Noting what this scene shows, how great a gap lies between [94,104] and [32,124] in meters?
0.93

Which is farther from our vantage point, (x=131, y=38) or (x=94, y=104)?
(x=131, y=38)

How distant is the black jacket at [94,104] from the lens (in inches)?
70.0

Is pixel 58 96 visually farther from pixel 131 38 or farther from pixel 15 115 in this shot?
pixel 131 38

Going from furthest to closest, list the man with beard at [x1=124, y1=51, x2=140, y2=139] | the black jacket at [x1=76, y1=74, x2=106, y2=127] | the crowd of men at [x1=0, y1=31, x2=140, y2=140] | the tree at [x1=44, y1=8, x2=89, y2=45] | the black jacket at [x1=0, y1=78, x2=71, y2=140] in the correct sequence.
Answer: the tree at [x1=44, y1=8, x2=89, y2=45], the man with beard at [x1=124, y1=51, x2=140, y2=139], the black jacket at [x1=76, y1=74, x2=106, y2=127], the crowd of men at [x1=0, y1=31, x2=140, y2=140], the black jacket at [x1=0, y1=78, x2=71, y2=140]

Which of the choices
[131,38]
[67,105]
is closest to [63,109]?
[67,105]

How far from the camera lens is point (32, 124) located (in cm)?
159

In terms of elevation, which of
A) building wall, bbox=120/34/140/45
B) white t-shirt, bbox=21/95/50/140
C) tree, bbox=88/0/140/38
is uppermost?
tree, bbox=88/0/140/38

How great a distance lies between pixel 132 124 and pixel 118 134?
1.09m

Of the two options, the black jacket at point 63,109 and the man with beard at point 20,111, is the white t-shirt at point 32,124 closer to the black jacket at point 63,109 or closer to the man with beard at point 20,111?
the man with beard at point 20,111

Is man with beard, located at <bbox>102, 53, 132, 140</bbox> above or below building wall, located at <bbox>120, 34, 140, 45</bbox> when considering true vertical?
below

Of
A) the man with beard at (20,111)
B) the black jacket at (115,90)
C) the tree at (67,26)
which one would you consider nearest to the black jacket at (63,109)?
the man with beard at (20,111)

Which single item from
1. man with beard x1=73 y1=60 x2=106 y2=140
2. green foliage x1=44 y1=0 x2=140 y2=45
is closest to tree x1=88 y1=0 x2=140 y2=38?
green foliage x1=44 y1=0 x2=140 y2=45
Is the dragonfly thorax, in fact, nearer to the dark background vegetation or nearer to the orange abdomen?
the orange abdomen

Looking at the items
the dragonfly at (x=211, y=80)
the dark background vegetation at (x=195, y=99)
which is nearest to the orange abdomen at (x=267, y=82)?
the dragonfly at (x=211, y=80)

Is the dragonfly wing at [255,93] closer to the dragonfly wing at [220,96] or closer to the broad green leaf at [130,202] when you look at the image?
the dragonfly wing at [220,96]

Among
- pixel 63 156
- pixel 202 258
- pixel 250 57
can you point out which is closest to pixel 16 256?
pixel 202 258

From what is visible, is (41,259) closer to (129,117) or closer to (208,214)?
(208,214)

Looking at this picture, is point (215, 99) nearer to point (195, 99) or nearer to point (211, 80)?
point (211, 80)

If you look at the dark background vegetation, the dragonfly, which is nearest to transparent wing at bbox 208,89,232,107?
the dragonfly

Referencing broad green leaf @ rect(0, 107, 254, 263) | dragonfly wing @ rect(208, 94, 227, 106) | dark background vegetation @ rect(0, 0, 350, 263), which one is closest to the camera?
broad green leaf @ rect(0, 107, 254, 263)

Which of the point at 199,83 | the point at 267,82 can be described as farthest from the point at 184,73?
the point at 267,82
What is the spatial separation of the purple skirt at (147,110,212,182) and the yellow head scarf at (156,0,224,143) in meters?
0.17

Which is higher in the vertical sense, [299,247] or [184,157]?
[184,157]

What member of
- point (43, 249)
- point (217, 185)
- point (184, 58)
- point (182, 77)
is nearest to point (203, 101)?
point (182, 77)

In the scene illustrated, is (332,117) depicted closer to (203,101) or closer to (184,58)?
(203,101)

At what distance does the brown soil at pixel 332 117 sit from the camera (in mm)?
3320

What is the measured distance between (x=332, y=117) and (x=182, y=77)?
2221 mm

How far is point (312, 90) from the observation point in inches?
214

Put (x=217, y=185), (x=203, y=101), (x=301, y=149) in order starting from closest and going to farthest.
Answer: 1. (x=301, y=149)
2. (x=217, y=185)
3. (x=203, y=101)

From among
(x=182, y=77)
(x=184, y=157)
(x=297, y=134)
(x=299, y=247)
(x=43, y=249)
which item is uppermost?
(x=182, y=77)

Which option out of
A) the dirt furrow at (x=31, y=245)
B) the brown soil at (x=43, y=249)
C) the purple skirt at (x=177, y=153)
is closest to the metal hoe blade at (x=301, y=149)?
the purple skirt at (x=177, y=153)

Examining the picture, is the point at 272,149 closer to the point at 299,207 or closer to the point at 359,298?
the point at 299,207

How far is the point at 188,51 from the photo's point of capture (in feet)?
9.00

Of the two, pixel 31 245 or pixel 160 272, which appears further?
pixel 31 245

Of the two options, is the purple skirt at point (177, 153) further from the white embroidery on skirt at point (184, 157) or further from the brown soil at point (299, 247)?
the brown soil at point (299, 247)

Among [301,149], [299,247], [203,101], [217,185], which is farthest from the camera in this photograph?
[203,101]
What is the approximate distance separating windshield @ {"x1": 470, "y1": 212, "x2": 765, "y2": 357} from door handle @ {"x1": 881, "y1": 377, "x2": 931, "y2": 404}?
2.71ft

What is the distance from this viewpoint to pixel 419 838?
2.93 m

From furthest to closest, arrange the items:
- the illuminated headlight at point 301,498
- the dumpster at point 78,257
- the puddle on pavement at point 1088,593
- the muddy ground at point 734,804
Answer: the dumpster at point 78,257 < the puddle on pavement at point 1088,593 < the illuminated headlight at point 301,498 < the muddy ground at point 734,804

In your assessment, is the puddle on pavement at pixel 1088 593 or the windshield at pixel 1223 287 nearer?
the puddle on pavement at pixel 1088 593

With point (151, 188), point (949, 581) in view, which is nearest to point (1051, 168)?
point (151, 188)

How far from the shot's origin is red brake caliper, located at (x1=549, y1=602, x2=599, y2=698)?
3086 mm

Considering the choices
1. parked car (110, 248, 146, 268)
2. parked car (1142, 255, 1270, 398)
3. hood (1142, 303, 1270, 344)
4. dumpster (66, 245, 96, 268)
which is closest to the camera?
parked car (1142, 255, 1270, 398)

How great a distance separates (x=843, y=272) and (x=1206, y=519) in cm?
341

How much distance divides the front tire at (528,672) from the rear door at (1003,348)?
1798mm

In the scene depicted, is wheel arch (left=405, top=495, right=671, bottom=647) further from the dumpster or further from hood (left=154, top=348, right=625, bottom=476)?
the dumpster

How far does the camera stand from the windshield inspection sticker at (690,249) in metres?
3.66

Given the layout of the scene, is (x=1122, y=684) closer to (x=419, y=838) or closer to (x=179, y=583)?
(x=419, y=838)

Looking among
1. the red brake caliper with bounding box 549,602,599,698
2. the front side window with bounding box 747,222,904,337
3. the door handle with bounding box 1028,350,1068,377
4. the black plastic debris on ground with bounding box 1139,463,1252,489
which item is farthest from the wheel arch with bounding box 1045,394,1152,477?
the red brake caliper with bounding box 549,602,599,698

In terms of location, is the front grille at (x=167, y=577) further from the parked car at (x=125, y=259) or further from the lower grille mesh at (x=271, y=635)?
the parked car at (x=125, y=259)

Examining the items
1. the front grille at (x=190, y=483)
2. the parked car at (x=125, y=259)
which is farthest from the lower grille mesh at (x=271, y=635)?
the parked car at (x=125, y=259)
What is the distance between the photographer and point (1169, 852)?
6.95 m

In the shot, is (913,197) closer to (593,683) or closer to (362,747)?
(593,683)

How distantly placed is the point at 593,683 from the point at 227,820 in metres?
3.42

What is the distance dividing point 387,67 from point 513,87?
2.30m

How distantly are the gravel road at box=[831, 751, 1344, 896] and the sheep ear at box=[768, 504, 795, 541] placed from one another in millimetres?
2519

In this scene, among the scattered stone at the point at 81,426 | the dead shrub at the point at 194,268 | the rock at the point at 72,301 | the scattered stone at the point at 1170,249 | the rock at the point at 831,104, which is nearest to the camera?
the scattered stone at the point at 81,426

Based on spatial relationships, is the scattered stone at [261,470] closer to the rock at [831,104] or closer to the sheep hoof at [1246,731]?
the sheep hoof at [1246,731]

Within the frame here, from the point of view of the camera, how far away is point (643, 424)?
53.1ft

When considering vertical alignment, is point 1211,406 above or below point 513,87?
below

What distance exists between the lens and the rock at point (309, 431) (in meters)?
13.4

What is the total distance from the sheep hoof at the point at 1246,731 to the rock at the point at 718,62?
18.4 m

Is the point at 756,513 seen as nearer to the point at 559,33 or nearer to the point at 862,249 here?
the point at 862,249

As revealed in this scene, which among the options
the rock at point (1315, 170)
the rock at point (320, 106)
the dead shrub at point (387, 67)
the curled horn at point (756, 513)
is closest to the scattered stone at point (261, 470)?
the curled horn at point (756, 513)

------------------------

_Required task_: Please reproduce everything in the material from the line containing "How far is point" down to the line containing "3. (x=203, y=101)", both ends included, as a JSON list of strings with one string per line and blank lines left out.

_Complete response_:
[
  "How far is point (312, 90) from the observation point in inches?",
  "214",
  "Put (x=217, y=185), (x=203, y=101), (x=301, y=149) in order starting from closest and going to farthest.",
  "Answer: 1. (x=301, y=149)",
  "2. (x=217, y=185)",
  "3. (x=203, y=101)"
]